A proxy server is one that acts as an intermediary between you and the resource that you want to access. Instead of you connecting to the destination server (a website for instance) directly, the proxy server fetches the content of the website and delivers it to you. A reverse proxy server, on the other hand, is one that retrieves resources from within the private network and delivers the content to the requester as if it comes from the reverse proxy server itself. In other words, when you connect to the reverse proxy server, the resource may come from anywhere within the private network where the server resides and the destination detail is not directly visible to you.
What’s the practical use for such a server? Let’s say you have a home router with a web interface (i.e. http://192.168.1.1). Unless you set it up to be accessible from the internet, if you’re not in your home network, you cannot access it. You can, however, connect to the reverse proxy server that’s accessible from the internet, and have it retrieve the content from 192.168.1.1 on your behalf. Another scenario is that the resource you want to access (http://192.168.1.1) is not available in https (secure encrypted traffic), you can still connect to your reverse proxy server using https so that the connection is secured and encrypted. Behind the scene, the reverse proxy server will connect to 192.168.1.1 using http on your behalf, which is okay since both devices are located within the same home network.
Synology Diskstation has a powerful reverse proxy server built into its NGINX [Engine-X] web server. As pointed out in a previous tutorial, when an internet packet reaches the Synology Diskstation, it is able to see the URL requested (i.e. dsm.yourdomain.com) and the port number (i.e. 80 for http, or 443 for https, etc.). To set up reverse proxy on the Diskstation, you set up a rule that would match the source information (what’s requested), and you specify the destination where the information will actually be retrieved (i.e. 192.168.1.xx within the home network).
This tutorial assumes that you’ve set up a DNS resource record for the subdomain name that you want to use to connect to a certain resource inside your home network. You can find instructions here. Also, you want to make sure the incoming port (443 in the example below) is set up for port forwarding to point to your Synology Diskstation. In the example below, I’ve used the subdomain name “router”. The screenshot here is my actual setup at home.
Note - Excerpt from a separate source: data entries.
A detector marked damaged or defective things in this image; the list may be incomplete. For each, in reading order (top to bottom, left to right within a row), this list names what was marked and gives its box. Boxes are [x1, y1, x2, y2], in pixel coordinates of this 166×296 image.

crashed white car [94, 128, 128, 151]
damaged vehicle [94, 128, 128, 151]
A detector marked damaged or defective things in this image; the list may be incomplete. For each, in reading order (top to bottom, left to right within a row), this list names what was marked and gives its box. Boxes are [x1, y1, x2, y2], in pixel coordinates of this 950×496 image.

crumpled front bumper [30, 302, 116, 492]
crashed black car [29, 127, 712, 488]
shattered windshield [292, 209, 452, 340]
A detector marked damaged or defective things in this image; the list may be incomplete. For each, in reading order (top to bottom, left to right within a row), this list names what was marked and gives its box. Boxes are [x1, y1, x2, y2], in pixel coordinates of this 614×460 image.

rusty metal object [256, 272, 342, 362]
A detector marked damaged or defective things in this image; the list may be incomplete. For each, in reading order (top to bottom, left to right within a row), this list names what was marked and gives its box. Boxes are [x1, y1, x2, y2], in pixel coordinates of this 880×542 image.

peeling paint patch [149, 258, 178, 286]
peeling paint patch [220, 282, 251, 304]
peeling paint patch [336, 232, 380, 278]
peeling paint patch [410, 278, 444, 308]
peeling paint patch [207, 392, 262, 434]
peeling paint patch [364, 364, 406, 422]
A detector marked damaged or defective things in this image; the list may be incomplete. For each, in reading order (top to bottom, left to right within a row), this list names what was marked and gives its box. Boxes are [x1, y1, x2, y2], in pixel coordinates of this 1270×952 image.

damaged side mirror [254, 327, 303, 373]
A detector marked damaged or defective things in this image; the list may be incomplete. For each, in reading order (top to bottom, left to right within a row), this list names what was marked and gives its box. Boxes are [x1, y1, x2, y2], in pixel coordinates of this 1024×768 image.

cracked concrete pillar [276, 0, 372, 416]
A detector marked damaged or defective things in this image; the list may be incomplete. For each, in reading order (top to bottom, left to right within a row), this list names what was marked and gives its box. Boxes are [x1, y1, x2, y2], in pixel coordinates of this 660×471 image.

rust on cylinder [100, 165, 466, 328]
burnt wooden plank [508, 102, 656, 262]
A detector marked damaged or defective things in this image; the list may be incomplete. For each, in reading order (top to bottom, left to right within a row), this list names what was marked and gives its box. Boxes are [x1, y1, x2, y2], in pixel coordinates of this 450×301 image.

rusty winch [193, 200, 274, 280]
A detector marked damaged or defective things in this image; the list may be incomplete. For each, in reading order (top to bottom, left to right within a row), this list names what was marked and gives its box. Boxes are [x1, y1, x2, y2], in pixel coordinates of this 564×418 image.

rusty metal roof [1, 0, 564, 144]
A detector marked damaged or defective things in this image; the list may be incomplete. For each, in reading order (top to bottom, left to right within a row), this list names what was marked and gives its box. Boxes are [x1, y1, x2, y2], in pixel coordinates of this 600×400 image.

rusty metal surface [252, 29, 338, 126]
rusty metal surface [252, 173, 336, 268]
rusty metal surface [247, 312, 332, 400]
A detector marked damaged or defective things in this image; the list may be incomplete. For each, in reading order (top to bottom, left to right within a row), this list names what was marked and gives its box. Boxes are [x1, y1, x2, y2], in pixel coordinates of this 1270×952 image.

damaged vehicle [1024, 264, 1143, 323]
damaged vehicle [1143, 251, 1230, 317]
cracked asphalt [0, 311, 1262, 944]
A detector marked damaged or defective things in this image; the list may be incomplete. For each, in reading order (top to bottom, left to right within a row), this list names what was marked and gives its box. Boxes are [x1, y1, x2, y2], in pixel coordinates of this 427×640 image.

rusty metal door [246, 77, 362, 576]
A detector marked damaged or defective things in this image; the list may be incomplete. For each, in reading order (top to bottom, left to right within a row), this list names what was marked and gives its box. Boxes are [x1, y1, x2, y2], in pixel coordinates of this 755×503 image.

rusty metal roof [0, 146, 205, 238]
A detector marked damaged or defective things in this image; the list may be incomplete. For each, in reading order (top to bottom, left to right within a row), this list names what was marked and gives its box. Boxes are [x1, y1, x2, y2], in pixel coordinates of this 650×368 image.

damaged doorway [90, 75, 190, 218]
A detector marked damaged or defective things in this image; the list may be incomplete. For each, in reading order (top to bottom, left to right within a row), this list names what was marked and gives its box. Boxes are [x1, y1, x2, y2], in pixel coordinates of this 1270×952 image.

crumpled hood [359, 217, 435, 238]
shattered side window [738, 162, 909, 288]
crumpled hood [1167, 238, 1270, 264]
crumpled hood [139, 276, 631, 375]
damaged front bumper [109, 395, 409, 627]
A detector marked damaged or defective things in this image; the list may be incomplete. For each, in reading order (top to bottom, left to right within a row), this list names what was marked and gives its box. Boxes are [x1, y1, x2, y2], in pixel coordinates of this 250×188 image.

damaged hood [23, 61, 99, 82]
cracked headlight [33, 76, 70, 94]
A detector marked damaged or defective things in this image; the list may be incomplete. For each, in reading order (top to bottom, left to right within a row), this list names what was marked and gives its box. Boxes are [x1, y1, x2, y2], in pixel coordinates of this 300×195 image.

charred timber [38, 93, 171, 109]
Let’s look into Router-http and Router-https. I used these two entries to differentiate a request coming from http vs one that comes from https.
This example shows how to use “https://router.theyangfamily.ca” to connect to my home router located in my network as https://192.168.1.1:8443. Note that the default port for https traffic is 443, but you still need to type that in here. Naturally, you can also specify a custom incoming port but I don’t find it necessary. Do remember if you intend to use custom port, set up port forwarding to point it to your Diskstation. The destination port 8443 is here because my router is set up to accept https connection via port 8443 only. If your resource does not require any custom port, default https port is 443. When you connect to “https://router.theyangfamily.ca”, you will be taken to the landing page of your router, and your browser only knows that you’re visiting “https://router.theyangfamily.ca” instead of the home router’s internal IP address.
The next example shows that if the connection is made via unencrypted http protocol http://router.theyangfamily.ca, I specify this to be routed to the home network’s broadcast address 192.168.1.255, which returns nothing. The purpose is simply to disallow connection to my home router via unencrypted http protocol. When you visit http://router.thayangfamily.ca, it will display that the page is not found, which is the desired behavior.
On the previous screenshot, you see two entries related to “vpn.theyangfamily.ca”. I did set up a DNS resource record to have this subdomain point to my WAN IP. I am using this subdomain for the purpose of establishing a VPN connection. I do not want vpn.theyangfamily.ca to take me to any web interface landing page. As such, just like the http example above, I set up the reverse proxy to take any “web” traffic to 192.168.1.255, which leads to “nowhere”. The other instance here related to “dsm.theyangfamily.ca” is used to redirect all http traffic to https, which will be covered under a separate tutorial.
You learned how to set up the Synology reverse proxy to use a custom subdomain name to access resources internal to your home network. You may also apply this knowledge to set up an encrypted https connection to these resources even if they do not provide https themselves.